[START Excerpt to read]

This is enigmatic. All the other 14 steps
of the seder connote an action of some
sort: Kiddush, washing hands, dipping a
vegetable, breaking the matzah, saying
the haggadah, etc. What is the significance
of this 15th step where we do nothing,
but simply believe that G-d was pleased
with our seder?
In truth, this is the climax of the seder.
One of our false ego’s favorite lines is:
“You are not good enough.” You commit
to learning Torah twenty minutes a day,
and your false ego comes and says: only
twenty minutes? What can you learn
already in twenty minutes?
You spend fifteen dollars and buy your
wife flowers; your ego says: that’s all you
spend on your wife?!
You gave someone collecting money for
charity ten dollars, afterwards your ego
says: you are not good enough, why
didn’t you give him twenty dollars?
Any project we do, there is that little
voice inside that comes and says: “Not
good enough.”
Remember this rule: This is the voice of
the yetzer hara, of the negative
inclination, of the false ego.

[END Excerpt to read]
[START Record excerpts]

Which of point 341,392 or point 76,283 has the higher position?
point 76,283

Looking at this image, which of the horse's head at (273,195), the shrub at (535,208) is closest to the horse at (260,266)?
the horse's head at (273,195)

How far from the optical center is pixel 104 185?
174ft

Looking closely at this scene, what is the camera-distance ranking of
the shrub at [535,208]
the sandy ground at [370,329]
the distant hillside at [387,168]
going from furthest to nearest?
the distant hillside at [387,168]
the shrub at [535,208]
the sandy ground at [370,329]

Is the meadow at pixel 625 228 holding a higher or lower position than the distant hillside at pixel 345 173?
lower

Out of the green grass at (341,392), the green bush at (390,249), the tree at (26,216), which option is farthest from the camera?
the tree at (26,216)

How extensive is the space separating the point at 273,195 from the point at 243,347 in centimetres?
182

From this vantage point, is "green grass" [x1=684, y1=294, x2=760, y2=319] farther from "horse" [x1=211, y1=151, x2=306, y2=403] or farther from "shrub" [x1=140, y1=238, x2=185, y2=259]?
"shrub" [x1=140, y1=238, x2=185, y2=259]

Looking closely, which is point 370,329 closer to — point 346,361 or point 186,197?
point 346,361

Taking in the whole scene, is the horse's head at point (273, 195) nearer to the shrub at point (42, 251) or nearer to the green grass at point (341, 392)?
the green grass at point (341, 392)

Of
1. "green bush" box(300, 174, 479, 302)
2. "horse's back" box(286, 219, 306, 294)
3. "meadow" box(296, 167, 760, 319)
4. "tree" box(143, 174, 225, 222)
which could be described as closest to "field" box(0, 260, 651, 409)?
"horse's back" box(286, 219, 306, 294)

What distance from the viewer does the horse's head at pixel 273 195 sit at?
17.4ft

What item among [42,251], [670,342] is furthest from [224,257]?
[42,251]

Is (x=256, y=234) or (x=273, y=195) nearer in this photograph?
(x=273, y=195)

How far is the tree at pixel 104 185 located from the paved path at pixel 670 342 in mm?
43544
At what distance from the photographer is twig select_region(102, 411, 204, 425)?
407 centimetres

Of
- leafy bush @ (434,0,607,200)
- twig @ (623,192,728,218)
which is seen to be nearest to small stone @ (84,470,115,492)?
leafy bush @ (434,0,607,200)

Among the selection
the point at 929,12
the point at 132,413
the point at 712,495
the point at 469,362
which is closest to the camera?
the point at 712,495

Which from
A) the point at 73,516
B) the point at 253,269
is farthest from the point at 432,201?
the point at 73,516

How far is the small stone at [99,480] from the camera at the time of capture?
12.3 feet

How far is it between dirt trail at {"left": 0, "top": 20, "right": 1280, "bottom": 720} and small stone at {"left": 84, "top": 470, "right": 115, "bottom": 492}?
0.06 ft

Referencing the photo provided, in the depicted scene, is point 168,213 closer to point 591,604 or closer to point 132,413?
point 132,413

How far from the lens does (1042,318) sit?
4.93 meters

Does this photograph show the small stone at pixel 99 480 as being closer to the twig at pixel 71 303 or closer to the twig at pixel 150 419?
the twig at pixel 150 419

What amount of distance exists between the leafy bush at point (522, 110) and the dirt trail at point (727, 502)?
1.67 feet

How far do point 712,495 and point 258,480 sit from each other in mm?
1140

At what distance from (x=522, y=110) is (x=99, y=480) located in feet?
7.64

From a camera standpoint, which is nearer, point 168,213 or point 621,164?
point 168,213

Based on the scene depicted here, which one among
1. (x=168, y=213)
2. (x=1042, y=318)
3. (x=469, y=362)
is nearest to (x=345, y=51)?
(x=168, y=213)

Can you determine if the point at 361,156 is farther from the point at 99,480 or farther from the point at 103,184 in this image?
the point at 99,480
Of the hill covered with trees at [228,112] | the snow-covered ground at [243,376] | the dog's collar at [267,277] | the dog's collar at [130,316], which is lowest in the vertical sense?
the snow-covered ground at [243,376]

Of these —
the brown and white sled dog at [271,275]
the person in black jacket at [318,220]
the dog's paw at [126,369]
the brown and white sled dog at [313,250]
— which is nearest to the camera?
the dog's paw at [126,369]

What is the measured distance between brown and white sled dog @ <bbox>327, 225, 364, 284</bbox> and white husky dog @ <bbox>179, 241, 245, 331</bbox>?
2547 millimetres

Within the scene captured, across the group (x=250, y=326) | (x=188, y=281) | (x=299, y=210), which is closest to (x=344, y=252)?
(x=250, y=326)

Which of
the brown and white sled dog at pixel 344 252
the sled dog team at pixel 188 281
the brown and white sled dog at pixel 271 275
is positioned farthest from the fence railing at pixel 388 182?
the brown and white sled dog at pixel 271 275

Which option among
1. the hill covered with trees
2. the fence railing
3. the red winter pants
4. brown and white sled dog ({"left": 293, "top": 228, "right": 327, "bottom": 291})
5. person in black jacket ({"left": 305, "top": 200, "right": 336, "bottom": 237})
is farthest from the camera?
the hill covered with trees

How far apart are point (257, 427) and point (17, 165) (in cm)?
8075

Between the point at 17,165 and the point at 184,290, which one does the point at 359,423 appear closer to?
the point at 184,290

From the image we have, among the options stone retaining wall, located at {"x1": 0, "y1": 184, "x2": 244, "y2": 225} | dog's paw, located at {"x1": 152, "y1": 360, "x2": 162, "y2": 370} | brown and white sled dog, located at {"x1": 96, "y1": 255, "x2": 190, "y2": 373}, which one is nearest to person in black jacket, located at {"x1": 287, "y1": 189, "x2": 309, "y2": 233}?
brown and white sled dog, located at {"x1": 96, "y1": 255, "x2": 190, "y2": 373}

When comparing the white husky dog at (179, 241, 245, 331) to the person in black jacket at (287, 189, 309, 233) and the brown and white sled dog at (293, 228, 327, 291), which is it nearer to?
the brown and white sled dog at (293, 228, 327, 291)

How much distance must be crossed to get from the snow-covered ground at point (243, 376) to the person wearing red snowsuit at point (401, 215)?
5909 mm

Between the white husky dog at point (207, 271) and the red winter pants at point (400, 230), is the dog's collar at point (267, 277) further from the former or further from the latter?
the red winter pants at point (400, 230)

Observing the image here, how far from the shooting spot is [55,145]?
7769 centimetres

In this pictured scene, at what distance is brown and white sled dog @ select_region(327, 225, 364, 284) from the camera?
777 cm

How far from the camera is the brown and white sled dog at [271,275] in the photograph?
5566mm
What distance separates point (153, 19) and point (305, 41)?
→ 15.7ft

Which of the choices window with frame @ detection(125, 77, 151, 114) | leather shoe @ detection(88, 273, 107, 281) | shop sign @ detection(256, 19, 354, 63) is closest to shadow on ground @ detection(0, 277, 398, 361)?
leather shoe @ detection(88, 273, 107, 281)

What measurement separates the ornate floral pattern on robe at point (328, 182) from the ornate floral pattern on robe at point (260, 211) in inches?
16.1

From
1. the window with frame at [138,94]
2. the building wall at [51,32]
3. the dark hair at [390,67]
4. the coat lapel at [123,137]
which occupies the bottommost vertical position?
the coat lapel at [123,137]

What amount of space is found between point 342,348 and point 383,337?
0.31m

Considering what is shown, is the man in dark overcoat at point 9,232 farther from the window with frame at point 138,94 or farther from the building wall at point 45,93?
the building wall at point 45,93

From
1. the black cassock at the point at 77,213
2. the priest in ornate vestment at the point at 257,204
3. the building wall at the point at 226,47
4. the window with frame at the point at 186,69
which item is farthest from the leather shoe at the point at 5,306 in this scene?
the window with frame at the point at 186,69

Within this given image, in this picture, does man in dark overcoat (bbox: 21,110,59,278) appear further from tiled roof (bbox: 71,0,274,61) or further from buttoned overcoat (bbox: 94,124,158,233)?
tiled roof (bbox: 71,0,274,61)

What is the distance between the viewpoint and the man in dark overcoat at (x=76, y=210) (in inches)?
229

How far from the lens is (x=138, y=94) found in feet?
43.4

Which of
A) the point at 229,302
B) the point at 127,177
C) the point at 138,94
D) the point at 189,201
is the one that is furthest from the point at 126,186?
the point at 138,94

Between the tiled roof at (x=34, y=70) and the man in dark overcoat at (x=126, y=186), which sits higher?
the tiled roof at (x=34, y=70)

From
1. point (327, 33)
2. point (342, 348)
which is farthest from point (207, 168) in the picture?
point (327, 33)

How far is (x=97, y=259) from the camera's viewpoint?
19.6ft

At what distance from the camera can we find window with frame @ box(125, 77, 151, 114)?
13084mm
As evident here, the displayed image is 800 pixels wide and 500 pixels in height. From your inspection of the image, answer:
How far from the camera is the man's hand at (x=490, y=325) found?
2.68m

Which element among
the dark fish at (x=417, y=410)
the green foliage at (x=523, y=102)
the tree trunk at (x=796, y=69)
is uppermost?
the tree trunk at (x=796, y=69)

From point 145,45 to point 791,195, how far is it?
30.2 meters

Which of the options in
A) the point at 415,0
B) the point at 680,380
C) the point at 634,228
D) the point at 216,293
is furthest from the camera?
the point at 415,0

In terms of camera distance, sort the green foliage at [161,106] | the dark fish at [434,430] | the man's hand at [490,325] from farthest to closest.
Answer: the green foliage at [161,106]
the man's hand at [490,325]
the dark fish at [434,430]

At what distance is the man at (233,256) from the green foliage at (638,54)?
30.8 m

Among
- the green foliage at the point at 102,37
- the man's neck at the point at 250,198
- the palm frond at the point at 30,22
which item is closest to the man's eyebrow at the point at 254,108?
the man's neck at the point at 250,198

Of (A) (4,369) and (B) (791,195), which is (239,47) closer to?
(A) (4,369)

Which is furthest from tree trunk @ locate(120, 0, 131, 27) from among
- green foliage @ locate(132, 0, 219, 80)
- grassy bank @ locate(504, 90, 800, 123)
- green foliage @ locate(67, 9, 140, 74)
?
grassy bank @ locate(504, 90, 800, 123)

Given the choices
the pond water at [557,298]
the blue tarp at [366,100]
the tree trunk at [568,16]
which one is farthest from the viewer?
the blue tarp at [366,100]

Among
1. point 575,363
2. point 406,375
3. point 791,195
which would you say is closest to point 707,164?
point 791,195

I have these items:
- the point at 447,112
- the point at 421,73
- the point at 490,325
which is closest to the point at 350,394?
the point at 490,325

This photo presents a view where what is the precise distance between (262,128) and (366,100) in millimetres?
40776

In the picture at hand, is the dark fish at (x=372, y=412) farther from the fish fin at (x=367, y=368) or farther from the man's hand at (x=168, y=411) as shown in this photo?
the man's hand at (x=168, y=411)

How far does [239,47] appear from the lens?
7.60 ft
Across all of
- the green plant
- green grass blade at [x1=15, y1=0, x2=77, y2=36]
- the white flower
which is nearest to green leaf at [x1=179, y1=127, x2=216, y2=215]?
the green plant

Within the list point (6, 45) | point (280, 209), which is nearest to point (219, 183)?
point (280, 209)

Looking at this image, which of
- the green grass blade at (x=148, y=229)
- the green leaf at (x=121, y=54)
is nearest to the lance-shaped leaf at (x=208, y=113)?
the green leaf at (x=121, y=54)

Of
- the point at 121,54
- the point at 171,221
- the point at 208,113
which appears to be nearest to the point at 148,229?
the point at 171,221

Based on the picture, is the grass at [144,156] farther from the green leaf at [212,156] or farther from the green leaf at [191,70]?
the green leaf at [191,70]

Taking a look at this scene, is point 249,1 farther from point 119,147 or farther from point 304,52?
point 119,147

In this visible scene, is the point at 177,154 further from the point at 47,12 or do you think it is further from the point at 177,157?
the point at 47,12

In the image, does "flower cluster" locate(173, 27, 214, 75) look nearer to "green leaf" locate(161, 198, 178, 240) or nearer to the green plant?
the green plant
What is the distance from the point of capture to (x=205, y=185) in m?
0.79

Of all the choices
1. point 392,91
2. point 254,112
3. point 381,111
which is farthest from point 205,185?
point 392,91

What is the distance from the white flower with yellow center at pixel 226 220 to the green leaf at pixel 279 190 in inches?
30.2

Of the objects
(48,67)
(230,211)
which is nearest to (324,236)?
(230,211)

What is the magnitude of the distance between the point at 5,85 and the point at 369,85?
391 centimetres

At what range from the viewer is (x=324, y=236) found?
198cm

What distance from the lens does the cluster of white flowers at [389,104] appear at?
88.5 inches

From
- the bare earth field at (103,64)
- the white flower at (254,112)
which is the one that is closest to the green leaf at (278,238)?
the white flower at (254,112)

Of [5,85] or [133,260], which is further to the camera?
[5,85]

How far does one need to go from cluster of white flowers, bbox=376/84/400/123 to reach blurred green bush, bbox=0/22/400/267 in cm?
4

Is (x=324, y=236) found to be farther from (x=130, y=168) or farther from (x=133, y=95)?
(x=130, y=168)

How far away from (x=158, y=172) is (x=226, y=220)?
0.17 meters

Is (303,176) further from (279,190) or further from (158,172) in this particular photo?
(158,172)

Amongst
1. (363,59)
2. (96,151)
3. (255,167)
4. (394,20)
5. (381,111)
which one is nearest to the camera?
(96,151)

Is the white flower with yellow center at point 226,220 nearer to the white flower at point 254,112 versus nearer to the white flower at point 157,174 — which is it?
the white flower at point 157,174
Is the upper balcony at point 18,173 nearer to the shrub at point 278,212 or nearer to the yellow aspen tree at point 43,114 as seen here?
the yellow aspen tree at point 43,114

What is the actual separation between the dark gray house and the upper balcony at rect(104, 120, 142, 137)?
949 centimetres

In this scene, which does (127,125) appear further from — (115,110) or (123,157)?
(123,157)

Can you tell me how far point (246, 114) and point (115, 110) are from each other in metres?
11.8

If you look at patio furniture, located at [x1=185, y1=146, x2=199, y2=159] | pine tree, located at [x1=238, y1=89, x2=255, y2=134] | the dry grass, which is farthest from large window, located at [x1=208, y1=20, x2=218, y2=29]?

[END Record excerpts]

Exercise task ::
Extend the passage about the seder's fifteenth step and the false ego's voice, picking up after its final sentence.

Output of the exercise ::
Of course we should always improve,
and there is always room for
improvement. But this isn’t the intention
of our ego. It has one intention–to make
us feel dejected and take the life out of
life. For how does it make you feel when
you think “not enough”? Does it inspire
you or paralyze you? Does it motivate
you or crush you? It makes you a smaller
person, it makes you think less of
yourself; it makes you think that your
actions are worthless. It drains you from
your vitality and zest. It ultimately causes
you to do less, not more.
It has nothing to do with the truth or with
G-d; it is a creation of a false ego.
The Jewish way must be different. Once
something was done, we say: I have done
the best I could have done in the moment.
I trust that my sincerity will be seen.
Better a Red Matzah than a Red Face
The story took place during a Pesach
meal of the sixth Lubavitcher Rebbe,
Rabbi Yosef Yitzchak Schneerson (1880-
1950), during which he was accompanied
by several of his Chasidim, on one of the
days of Pesach in the mid-1940s.
The Rebbe was sitting at the head of the
table, with about a minyan of Chasidim
around the table eating. Rabbi Nissan
Mindel, one of his secretaries, was
among the Chasidim at that meal; he
wrote the following story in his diary.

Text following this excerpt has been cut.